╭──
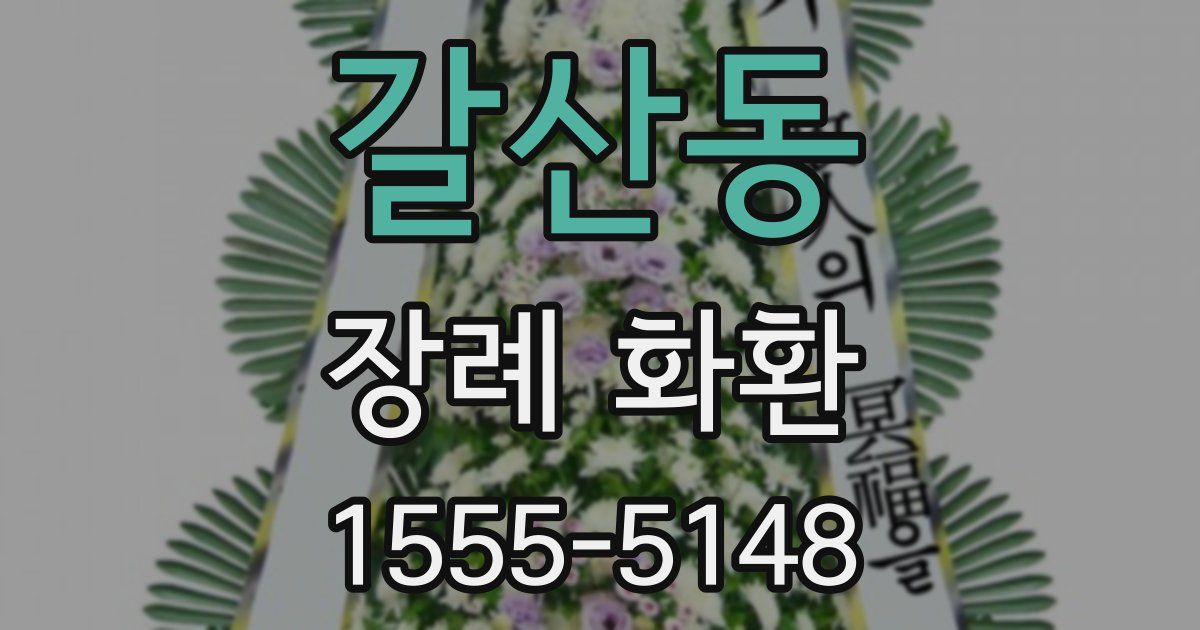 갈산동 장례 화환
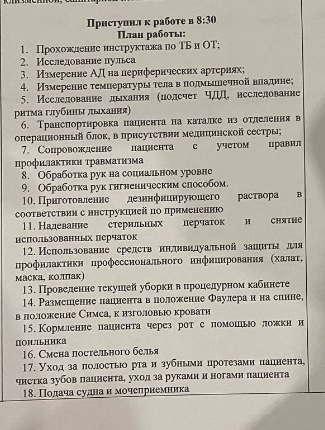 Практика в образовательном учреждении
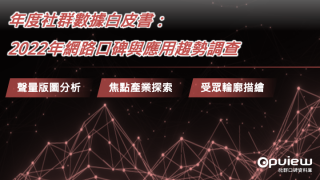 Read more about the article 洞察報告》年度社群數據白皮書：2022年網路口碑與應用趨勢調查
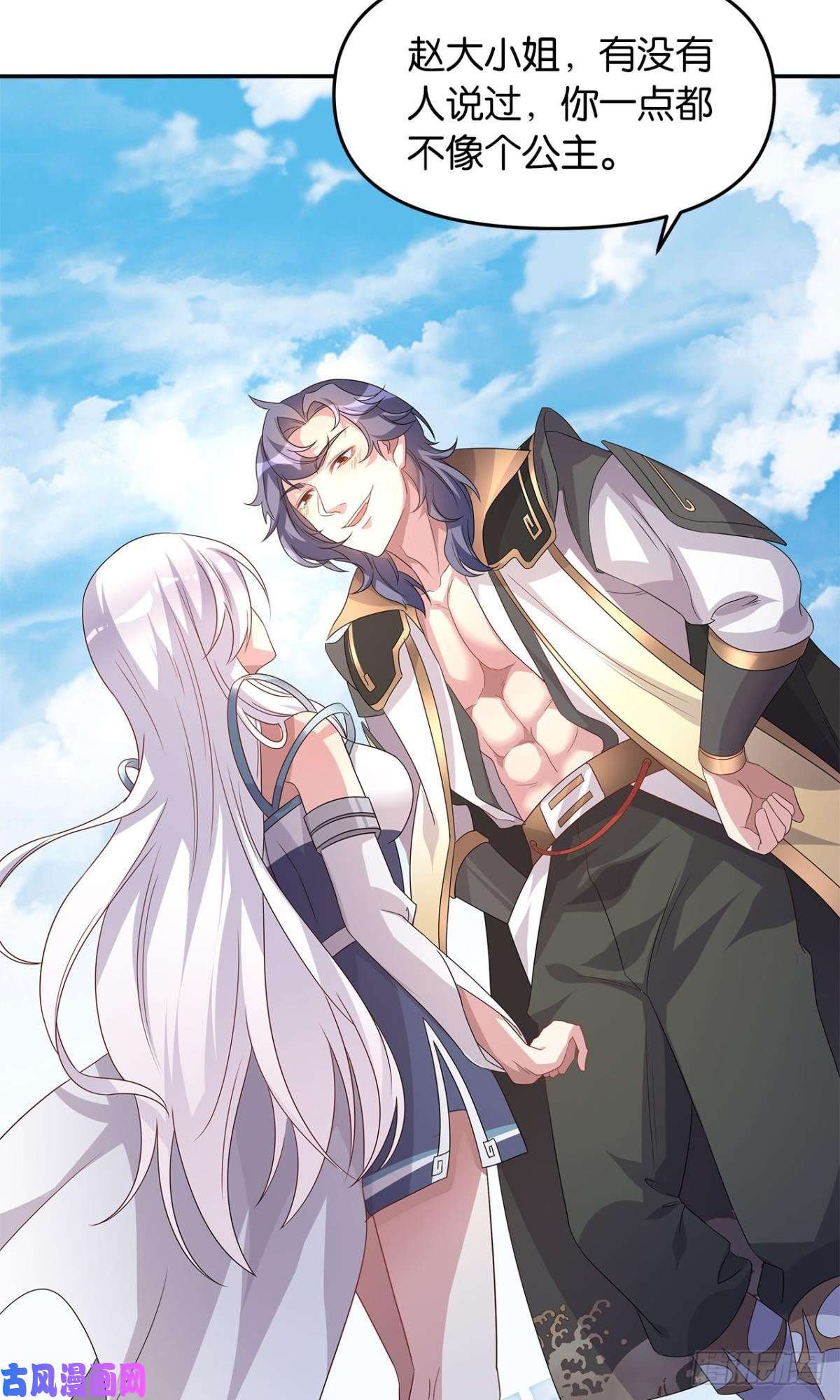 亿界入侵世家家主都是傻X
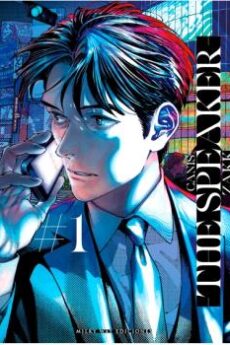 THE SPEAKER 01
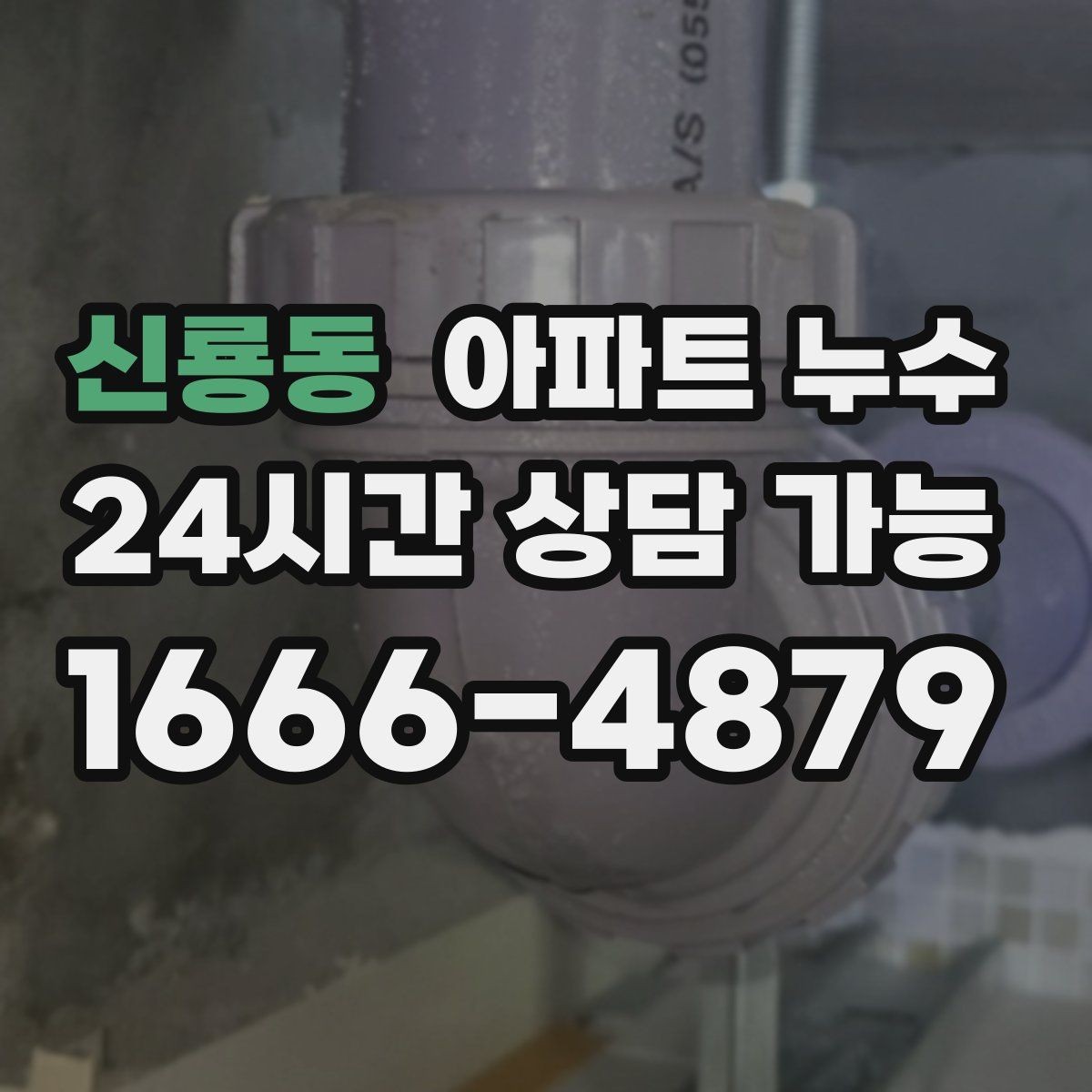 신룡동 아파트 누수 주말에 갑자기 발견했을 때 비용 커지기 전 원인 확인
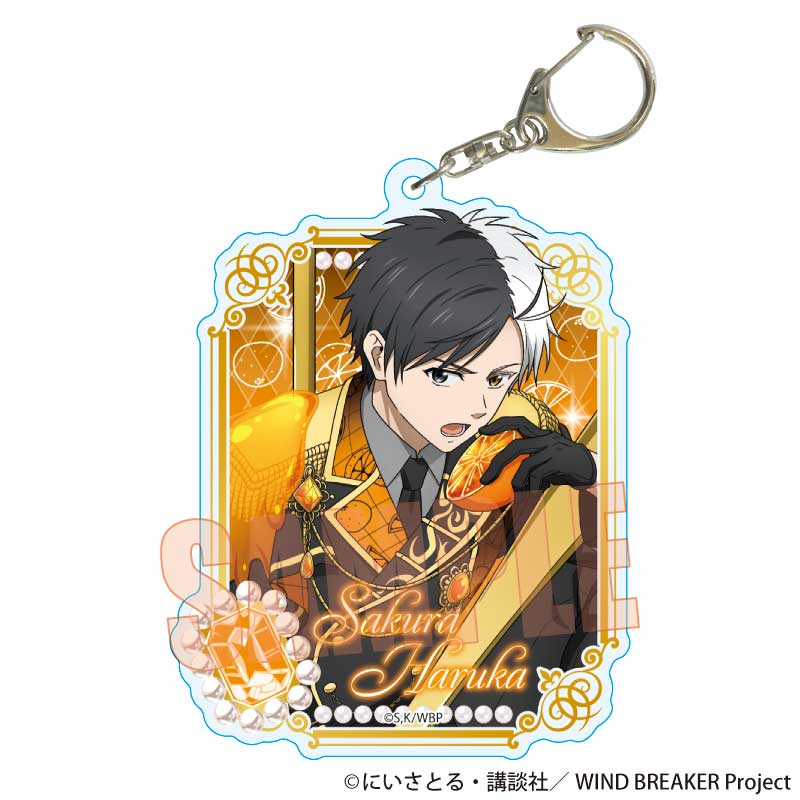 【ベルハウス】ちょいデカアクリルキーホルダー WIND BREAKER/桜 遥（ドルチェ）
╰──
» **Your assignment**
Please restate the entries word for word, with all pictures left out.

» **Answer area**
 갈산동 장례 화환
 Практика в образовательном учреждении
 Read more about the article 洞察報告》年度社群數據白皮書：2022年網路口碑與應用趨勢調查
 亿界入侵世家家主都是傻X
 THE SPEAKER 01
 신룡동 아파트 누수 주말에 갑자기 발견했을 때 비용 커지기 전 원인 확인
 【ベルハウス】ちょいデカアクリルキーホルダー WIND BREAKER/桜 遥（ドルチェ）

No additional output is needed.